# Web Scraping Lab

You will find in this notebook some scrapy exercises to practise your scraping skills.

**Tips:**

- Check the response status code for each request to ensure you have obtained the intended content.
- Print the response text in each request to understand the kind of info you are getting and its format.
- Check for patterns in the response text to extract the data/info requested in each question.
- Visit the urls below and take a look at their source code through Chrome DevTools. You'll need to identify the html tags, special class names, etc used in the html content you are expected to extract.

**Resources**:
- [Requests library](http://docs.python-requests.org/en/master/#the-user-guide)
- [Beautiful Soup Doc](https://www.crummy.com/software/BeautifulSoup/bs4/doc/)
- [Urllib](https://docs.python.org/3/library/urllib.html#module-urllib)
- [re lib](https://docs.python.org/3/library/re.html)
- [lxml lib](https://lxml.de/)
- [Scrapy](https://scrapy.org/)
- [List of HTTP status codes](https://en.wikipedia.org/wiki/List_of_HTTP_status_codes)
- [HTML basics](http://www.simplehtmlguide.com/cheatsheet.php)
- [CSS basics](https://www.cssbasics.com/#page_start)
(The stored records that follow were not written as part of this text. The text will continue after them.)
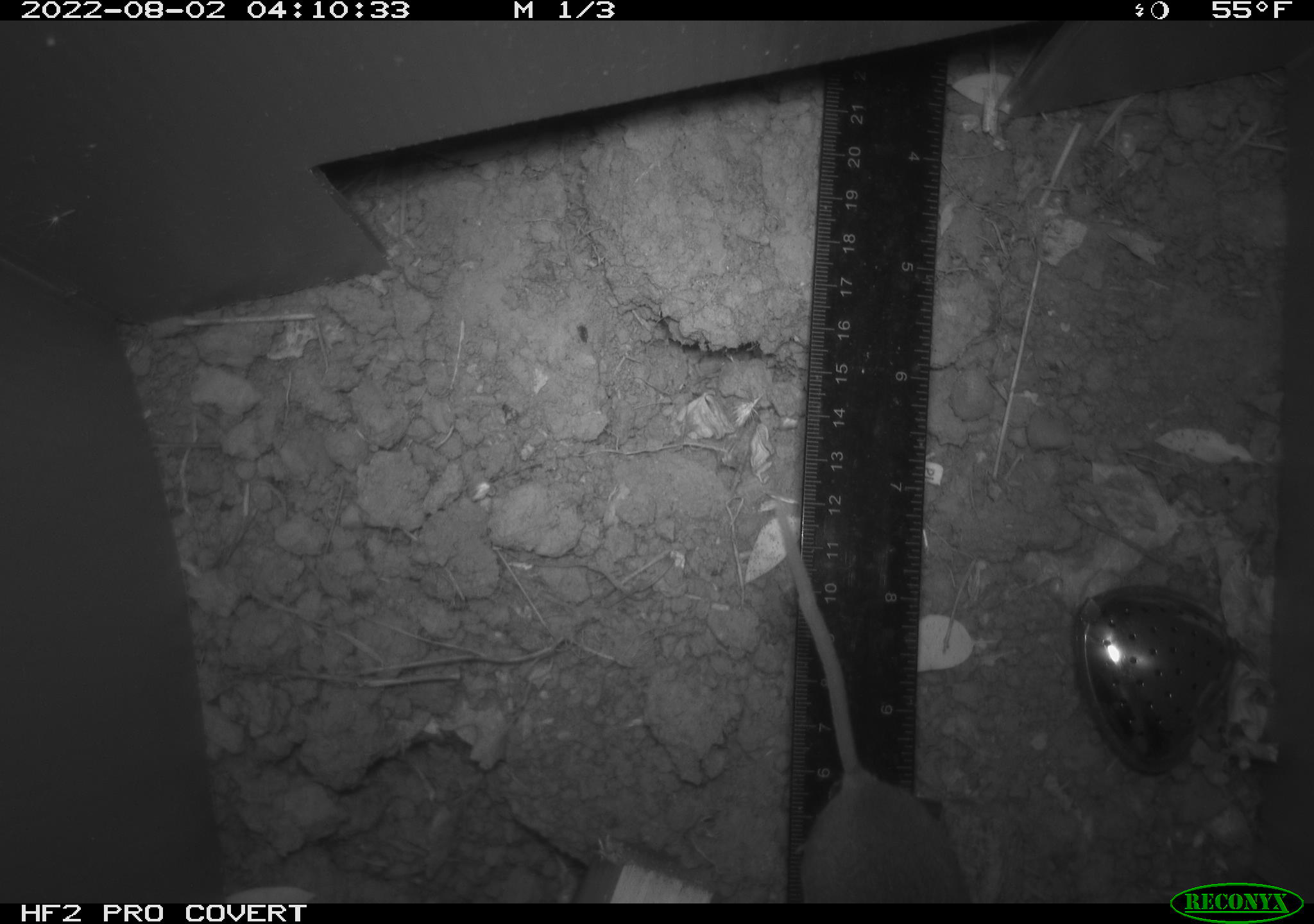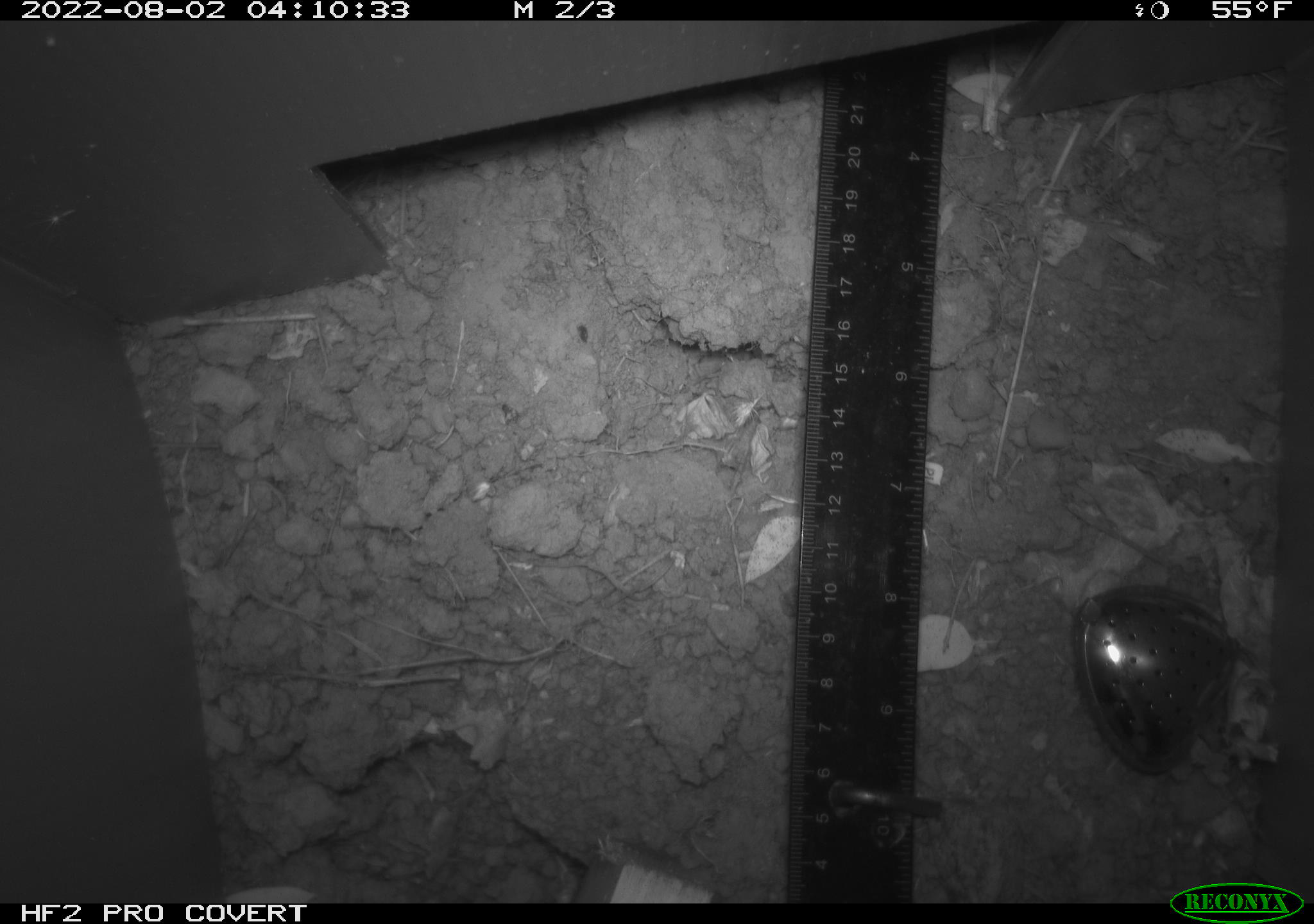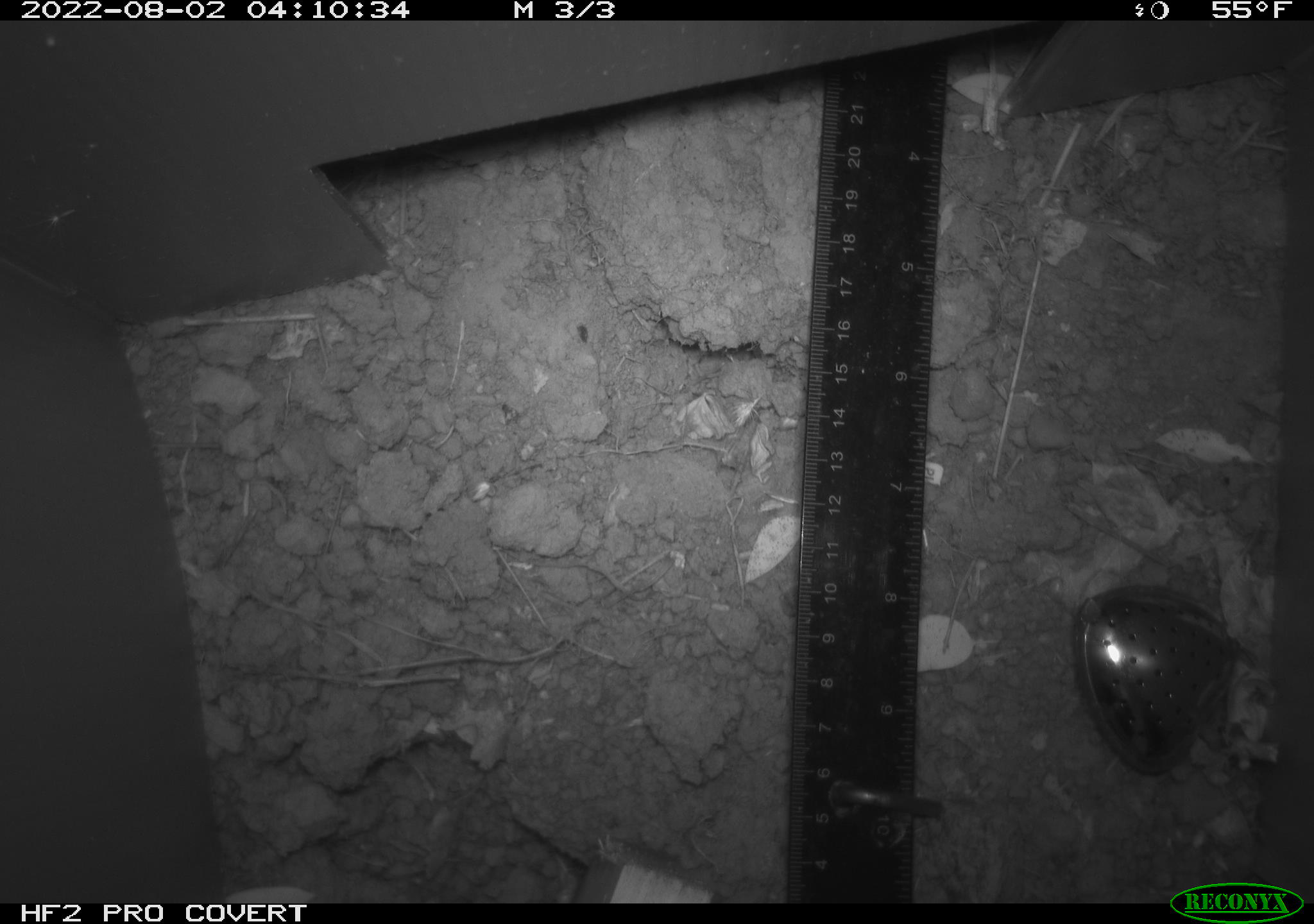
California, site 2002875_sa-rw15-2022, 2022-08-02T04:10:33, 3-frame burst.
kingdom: Animalia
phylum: Chordata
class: Mammalia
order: Rodentia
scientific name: Rodentia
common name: rodent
Rodent (Rodentia).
#### Below are the libraries and modules you may need. `requests`,  `BeautifulSoup` and `pandas` are already imported for you. If you prefer to use additional libraries feel free to do it.

In [26]:
import requests
from bs4 import BeautifulSoup
import pandas as pd

#### Download, parse (using BeautifulSoup), and print the content from the Trending Developers page from GitHub:

In [27]:
# This is the url you will scrape in this exercise
url = 'https://github.com/trending/developers'

In [28]:
# your code here
html = requests.get(url).content
soup = BeautifulSoup(html, "html.parser")
#print(soup.prettify())

#### Display the names of the trending developers retrieved in the previous step.
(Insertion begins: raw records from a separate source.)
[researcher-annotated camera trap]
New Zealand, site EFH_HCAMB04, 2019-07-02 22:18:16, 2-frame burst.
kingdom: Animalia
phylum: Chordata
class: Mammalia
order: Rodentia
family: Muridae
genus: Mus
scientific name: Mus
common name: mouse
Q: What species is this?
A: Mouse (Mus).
Your output should be a Python list of developer names. Each name should not contain any html tag.

**Instructions:**

1. Find out the html tag and class names used for the developer names. You can achieve this using Chrome DevTools.

1. Use BeautifulSoup to extract all the html elements that contain the developer names.

1. Use string manipulation techniques to replace whitespaces and linebreaks (i.e. `\n`) in the *text* of each html element. Use a list to store the clean names.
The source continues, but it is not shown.